I watched him run up the hill, shouting something I couldn't discern with his back to me. A man appeared near the top motioning for him to come. He yelled one last time, "Bye, guys!" as if we were old friends who would meet back the following day.
Josh walked up with a chuckle watching him disappear from sight, having half overheard our conversation, "So much for a moment of quiet." He stood over me seemingly amused, still staring into the distance, "Well God, I guess You had different plans for us today." I knew none of his commentary was directed at me. Yep, I thought, He sure did.
I don't presume to know what little Derrick has or hasn't experienced in his short seven years. I could guess, but I don't really even want to. What I do know is that on that sunny Saturday afternoon on the bank of the beautiful Guadalupe, when all I wanted was to sit quietly and enjoy my ice cream, God wanted something bigger. He wanted to remind a little boy, whether he already knew it or not, that he is loved.
And He wanted me to be humbly reminded that sitting in the sun on the bank of the river eating ice cream with my girl is no small thing. It is a blessing and luxury not everyone gets to experience.
I love the Hill Country.

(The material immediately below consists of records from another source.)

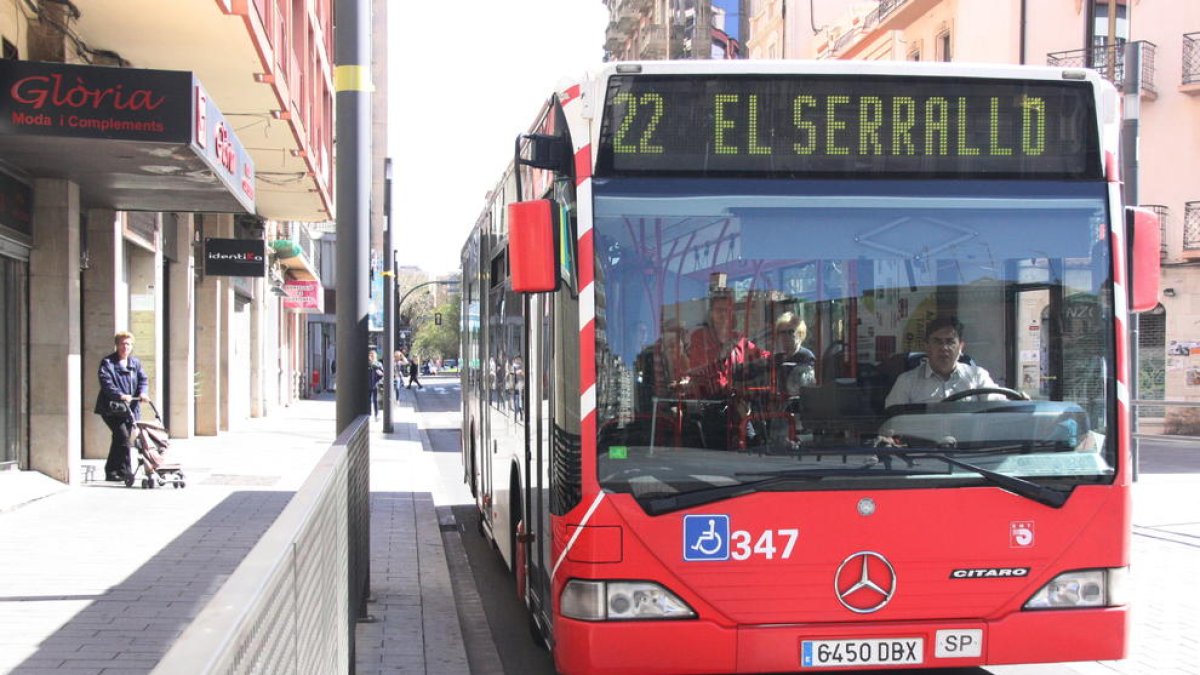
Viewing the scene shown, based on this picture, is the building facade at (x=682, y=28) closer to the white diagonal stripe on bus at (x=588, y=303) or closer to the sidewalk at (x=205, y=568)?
the sidewalk at (x=205, y=568)

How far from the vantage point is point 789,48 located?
50.0 m

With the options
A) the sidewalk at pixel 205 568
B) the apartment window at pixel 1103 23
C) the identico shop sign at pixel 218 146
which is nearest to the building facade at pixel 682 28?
the apartment window at pixel 1103 23

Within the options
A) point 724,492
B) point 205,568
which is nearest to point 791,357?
point 724,492

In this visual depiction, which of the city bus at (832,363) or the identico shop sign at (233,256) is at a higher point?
the identico shop sign at (233,256)

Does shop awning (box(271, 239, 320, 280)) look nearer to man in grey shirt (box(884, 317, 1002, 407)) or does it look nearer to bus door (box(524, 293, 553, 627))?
bus door (box(524, 293, 553, 627))

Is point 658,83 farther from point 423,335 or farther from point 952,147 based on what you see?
point 423,335

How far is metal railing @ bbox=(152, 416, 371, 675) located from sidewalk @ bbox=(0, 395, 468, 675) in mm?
495

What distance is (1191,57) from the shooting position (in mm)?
28672

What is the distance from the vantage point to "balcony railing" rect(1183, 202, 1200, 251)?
1120 inches

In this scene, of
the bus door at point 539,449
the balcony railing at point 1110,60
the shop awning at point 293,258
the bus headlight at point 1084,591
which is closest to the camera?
the bus headlight at point 1084,591

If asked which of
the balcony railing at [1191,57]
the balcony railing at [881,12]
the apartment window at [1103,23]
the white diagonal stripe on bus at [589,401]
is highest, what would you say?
the balcony railing at [881,12]

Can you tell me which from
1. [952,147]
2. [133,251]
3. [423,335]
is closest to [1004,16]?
[133,251]

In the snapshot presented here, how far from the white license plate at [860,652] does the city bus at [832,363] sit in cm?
1

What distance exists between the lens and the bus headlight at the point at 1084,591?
4777 millimetres
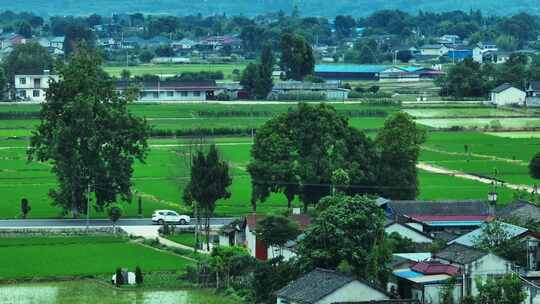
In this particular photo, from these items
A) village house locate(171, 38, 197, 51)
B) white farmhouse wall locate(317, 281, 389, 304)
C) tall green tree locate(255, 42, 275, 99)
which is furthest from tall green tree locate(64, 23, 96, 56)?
white farmhouse wall locate(317, 281, 389, 304)

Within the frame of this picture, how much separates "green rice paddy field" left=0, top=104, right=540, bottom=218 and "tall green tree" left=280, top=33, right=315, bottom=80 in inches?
944

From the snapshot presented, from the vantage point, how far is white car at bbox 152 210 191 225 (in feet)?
135

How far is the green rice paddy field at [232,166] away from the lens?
44.8 m

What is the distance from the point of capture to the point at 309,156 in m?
42.7

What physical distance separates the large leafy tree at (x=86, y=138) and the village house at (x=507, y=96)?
37.6 m

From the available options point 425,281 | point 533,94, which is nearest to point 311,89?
point 533,94

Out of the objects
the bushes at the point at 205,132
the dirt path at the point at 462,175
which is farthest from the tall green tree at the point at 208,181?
the bushes at the point at 205,132

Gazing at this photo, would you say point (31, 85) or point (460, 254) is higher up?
point (460, 254)

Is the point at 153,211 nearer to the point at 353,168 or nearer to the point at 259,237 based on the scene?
the point at 353,168

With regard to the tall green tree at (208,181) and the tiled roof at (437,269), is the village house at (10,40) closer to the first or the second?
the tall green tree at (208,181)

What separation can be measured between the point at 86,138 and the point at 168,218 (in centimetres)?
417

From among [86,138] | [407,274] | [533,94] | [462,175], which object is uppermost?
[86,138]

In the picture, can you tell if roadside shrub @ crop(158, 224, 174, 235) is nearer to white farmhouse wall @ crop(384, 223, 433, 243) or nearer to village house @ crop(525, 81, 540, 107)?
white farmhouse wall @ crop(384, 223, 433, 243)

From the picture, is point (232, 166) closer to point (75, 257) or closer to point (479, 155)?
point (479, 155)
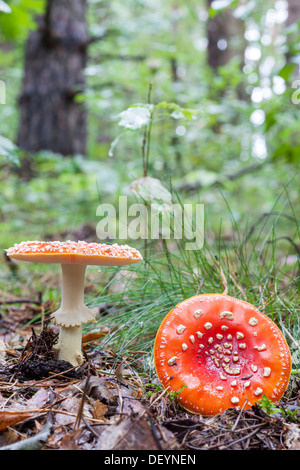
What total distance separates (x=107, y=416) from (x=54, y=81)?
714 centimetres

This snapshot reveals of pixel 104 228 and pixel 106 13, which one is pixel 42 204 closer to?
pixel 104 228

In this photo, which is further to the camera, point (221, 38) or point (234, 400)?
point (221, 38)

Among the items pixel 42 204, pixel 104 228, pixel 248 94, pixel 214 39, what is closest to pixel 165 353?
pixel 104 228

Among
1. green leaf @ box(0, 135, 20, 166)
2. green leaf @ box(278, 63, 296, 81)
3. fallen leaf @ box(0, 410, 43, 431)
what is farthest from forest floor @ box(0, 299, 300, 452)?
green leaf @ box(278, 63, 296, 81)

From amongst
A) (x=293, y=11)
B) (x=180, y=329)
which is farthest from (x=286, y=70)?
(x=293, y=11)

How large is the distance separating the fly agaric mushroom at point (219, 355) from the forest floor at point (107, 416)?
70 mm

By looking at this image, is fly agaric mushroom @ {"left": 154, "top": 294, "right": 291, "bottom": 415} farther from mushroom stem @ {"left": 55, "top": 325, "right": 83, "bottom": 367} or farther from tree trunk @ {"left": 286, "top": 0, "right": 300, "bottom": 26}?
tree trunk @ {"left": 286, "top": 0, "right": 300, "bottom": 26}

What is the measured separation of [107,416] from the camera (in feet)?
5.26

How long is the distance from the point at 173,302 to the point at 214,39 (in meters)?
9.45

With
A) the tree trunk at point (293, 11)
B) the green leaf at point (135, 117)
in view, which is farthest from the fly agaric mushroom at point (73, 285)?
the tree trunk at point (293, 11)

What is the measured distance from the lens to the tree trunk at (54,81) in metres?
7.27

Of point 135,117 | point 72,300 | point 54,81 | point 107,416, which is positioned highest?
point 54,81

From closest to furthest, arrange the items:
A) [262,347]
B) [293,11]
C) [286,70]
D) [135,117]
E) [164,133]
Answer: [262,347] → [135,117] → [286,70] → [293,11] → [164,133]

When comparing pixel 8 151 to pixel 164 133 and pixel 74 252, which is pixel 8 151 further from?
pixel 164 133
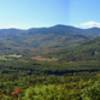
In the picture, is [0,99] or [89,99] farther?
[0,99]

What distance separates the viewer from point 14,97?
10038 centimetres

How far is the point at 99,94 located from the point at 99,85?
6620mm

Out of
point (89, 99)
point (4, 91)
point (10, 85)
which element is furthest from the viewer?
point (10, 85)

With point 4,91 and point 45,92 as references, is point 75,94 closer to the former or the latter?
point 45,92

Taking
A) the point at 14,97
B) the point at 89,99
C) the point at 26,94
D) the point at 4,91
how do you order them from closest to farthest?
the point at 89,99, the point at 26,94, the point at 14,97, the point at 4,91

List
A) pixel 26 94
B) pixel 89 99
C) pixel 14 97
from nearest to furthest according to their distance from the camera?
pixel 89 99 < pixel 26 94 < pixel 14 97

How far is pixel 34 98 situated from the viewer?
88688mm

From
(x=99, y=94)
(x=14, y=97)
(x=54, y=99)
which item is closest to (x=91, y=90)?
(x=99, y=94)

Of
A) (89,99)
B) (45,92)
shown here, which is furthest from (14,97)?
(89,99)

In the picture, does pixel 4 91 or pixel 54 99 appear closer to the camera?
pixel 54 99

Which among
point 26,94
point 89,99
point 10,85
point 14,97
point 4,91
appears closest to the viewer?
point 89,99

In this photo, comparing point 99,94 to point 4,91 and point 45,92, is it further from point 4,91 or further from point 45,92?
point 4,91

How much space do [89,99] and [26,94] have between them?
59.8 feet

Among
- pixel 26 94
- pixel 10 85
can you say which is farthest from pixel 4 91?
pixel 26 94
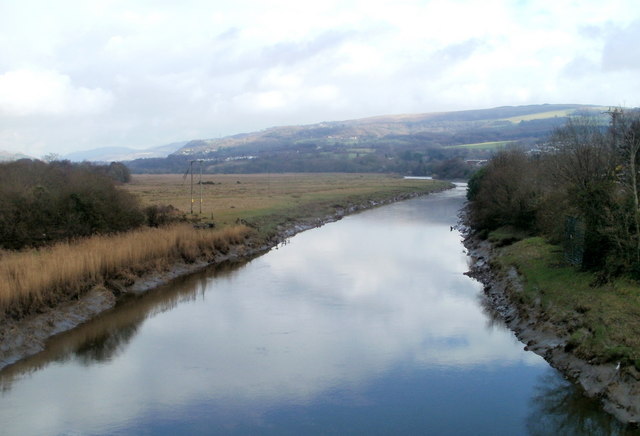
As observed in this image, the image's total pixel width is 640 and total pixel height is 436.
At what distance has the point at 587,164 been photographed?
25281 mm

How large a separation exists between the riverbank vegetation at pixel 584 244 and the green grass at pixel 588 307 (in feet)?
0.08

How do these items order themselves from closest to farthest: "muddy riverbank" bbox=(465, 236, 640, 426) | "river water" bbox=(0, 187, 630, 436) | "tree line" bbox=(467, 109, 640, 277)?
1. "muddy riverbank" bbox=(465, 236, 640, 426)
2. "river water" bbox=(0, 187, 630, 436)
3. "tree line" bbox=(467, 109, 640, 277)

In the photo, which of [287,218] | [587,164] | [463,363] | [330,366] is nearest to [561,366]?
[463,363]

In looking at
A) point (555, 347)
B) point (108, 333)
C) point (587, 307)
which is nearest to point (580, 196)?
point (587, 307)

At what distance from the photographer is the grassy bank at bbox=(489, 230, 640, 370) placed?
13.5m

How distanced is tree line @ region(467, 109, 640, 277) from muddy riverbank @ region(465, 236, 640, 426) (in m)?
2.32

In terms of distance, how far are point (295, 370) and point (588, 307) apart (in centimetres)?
767

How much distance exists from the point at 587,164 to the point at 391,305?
34.1 ft

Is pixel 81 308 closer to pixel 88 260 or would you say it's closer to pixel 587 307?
pixel 88 260

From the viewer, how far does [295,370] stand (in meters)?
15.2

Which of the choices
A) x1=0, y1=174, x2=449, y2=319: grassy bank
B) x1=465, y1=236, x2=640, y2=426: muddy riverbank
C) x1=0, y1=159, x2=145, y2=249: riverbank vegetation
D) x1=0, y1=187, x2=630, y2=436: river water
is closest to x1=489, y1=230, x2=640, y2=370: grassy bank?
x1=465, y1=236, x2=640, y2=426: muddy riverbank

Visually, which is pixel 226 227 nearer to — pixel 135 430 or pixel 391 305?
pixel 391 305

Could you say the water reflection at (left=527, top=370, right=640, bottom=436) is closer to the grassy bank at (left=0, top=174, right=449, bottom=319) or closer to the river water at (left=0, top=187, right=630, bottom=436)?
the river water at (left=0, top=187, right=630, bottom=436)

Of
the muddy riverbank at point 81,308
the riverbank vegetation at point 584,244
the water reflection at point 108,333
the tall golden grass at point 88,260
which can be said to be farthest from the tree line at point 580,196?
the tall golden grass at point 88,260
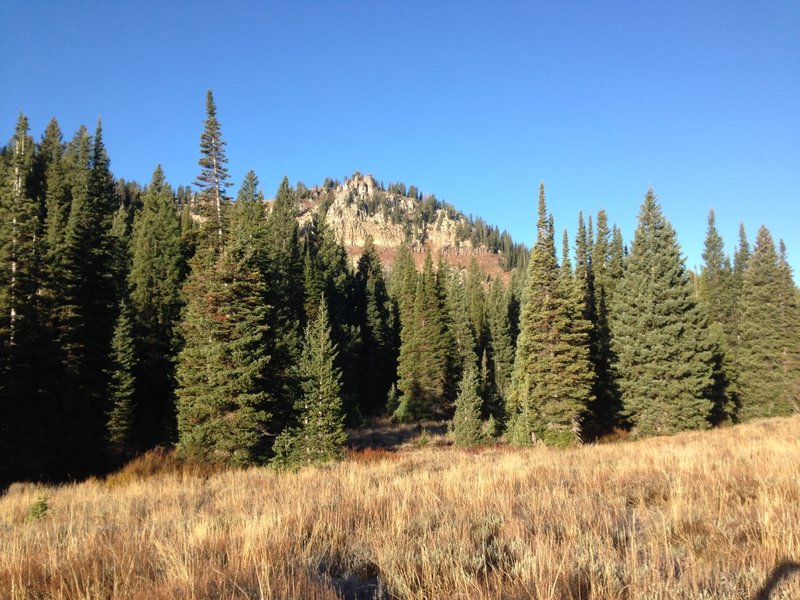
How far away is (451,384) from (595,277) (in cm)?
2024

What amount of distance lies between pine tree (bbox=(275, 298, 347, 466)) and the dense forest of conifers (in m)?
0.10

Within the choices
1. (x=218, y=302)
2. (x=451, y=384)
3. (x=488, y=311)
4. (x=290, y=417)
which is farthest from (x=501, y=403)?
(x=488, y=311)

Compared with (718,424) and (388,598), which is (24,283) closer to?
(388,598)

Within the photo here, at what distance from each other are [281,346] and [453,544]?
2185cm

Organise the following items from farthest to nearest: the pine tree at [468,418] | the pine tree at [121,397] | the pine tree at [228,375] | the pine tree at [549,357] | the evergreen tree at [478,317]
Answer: the evergreen tree at [478,317]
the pine tree at [468,418]
the pine tree at [549,357]
the pine tree at [121,397]
the pine tree at [228,375]

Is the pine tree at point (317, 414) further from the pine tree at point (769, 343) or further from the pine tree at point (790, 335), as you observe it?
the pine tree at point (790, 335)

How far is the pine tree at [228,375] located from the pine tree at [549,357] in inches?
652

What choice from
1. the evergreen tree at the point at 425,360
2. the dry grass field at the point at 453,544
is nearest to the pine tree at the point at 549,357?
the evergreen tree at the point at 425,360

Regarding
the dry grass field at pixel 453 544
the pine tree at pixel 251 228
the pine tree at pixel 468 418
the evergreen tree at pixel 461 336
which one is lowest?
the pine tree at pixel 468 418

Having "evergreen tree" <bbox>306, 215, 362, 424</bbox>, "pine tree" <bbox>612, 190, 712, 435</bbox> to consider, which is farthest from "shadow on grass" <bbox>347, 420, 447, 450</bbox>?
"pine tree" <bbox>612, 190, 712, 435</bbox>

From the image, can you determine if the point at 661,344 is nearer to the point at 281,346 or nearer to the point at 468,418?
the point at 468,418

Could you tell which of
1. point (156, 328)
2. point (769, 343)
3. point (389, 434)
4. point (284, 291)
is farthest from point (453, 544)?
point (769, 343)

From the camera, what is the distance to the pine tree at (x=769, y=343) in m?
40.5

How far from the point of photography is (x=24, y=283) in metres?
22.2
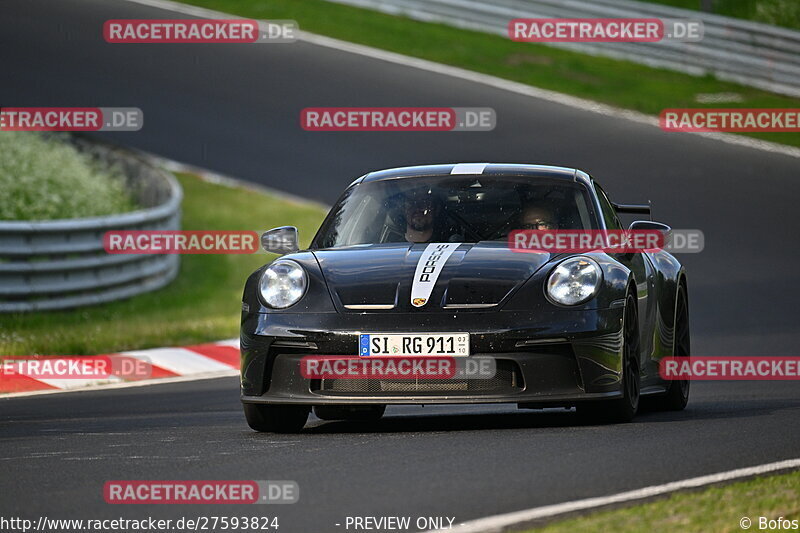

I love it for its beauty, its subtle resemblance of Provence with its rolling lavender fields and stretching vineyards, and I love it for this reminder and memory: I will never think of the Hill Country and not think of Derrick. Or his precious grandmother. I will never think of the Hill Country and not pray for Derrick and his grandmother.
Though the treasure hunting and wine tastings made for a perfect weekend getaway, perhaps this short encounter was the real point and purpose all along. It may have had little effect on Derrick, or unbeknownst to me maybe he'll be reminded of it in days or years to come in a moment he really needs it. Or maybe he won't remember it at all. But one thing is certain, I won't soon forget it. Nor will I cease to pray. And that is never a small thing, for me or him.
"The Lord directs the steps of the godly. He delights in every detail of their lives." Psalm 37: 23
Your steps are ordered, friends. Keep that in mind today.